Throughout medical school and residency, you’ll sit for a series of licensing exams. The three-step USMLE sequence costs $695 for Step 1, $695 for Step 2 CK, and $955 for Step 3, totaling $2,345. You’ll also need to pay for your state medical license, which varies by state but generally falls between $400 and $1,000. These are non-negotiable costs that every physician pays regardless of specialty.

Away Rotations: A Hidden Cost for Orthopedics

Orthopedic surgery is one of the most competitive specialties, and most applicants complete away rotations at other institutions during their fourth year of medical school to strengthen their applications. These rotations come with fees ranging from $25 to $4,000 per rotation, plus housing, travel, and food. Students commonly do two or three away rotations, easily adding $3,000 to $10,000 to the total bill. This is a cost that students in less competitive specialties can often avoid.

Applying to residency itself is another expense.

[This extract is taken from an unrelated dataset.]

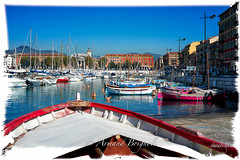 Pointu rouge (armandbrignoli) Tags: pointu bateau barque port nice ville couleur rouge mer sea city red harbor boat fuji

The application service charges escalating fees based on how many programs you apply to, and orthopedic applicants tend to apply broadly. Between application fees and interview travel (or virtual interview technology costs), this stage can add another $2,000 to $5,000.

Residency: Five Years of Modest Pay

Orthopedic surgery residency lasts five years. Unlike medical school, you’re earning a salary, but it’s modest relative to the hours worked. At one representative program (Ohio State), 2025-2026 salaries range from $68,764 for first-year residents to $78,034 for fifth-year residents. That works out to roughly $30 to $35 per hour when you account for 60 to 80 hour work weeks.

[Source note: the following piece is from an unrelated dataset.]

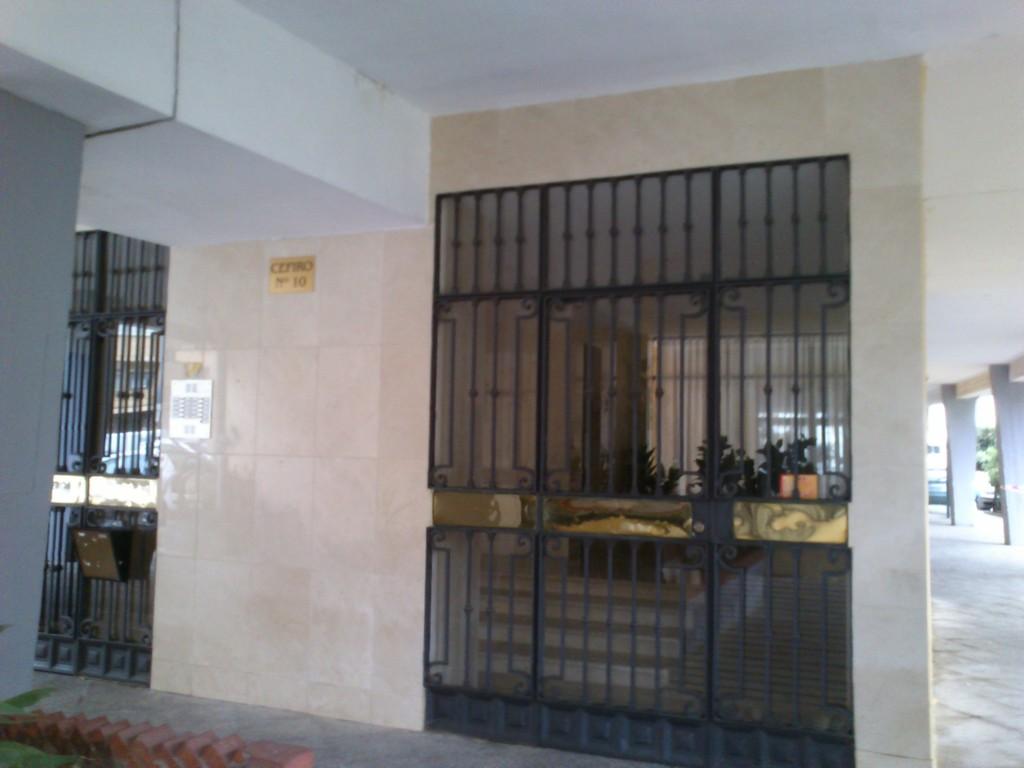 Habitaci n compartida en piso alquiler habitaciones sevilla for Alquiler habitacion compartida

This income covers basic living expenses, but it’s rarely enough to make significant headway on six-figure student loans. Meanwhile, interest keeps accruing. Many residents use income-driven repayment plans that keep monthly payments manageable but allow the loan balance to grow. By the time you finish residency and begin practicing, your original loan balance may have increased by 20% to 40% from interest alone.

Some orthopedic surgeons pursue fellowship training for an additional year after residency in a subspecialty like sports medicine, spine, or joint replacement. Fellowship salaries are comparable to senior resident pay, which means another year before you reach attending-level income.

Board Certification Fees

After completing residency, you’ll pursue board certification through the American Board of Orthopaedic Surgery. The application and credentialing fee is $975, and the examination fee is $1,350, for a total of $2,325. These fees are non-refundable. Certification also requires ongoing maintenance throughout your career, with additional periodic fees and exams.

The Full Picture With Interest

Adding up the direct costs (tuition, fees, exams, applications, away rotations) puts the sticker price somewhere between $300,000 and $600,000. But the true financial cost is higher because of loan interest compounding over 9 to 10 years of medical school and residency. A student who borrows $250,000 at 8% interest and makes minimal payments during residency could owe $350,000 or more by the time they start earning an attending salary.

Orthopedic surgeons eventually earn among the highest physician salaries, with median compensation well above $500,000 per year. That earning power makes the debt manageable over time, but the financial break-even point, where cumulative earnings exceed what you would have earned in another career minus all training costs, often doesn’t arrive until your late 30s or early 40s. The path is financially rewarding in the long run, but the upfront investment is one of the largest in any profession.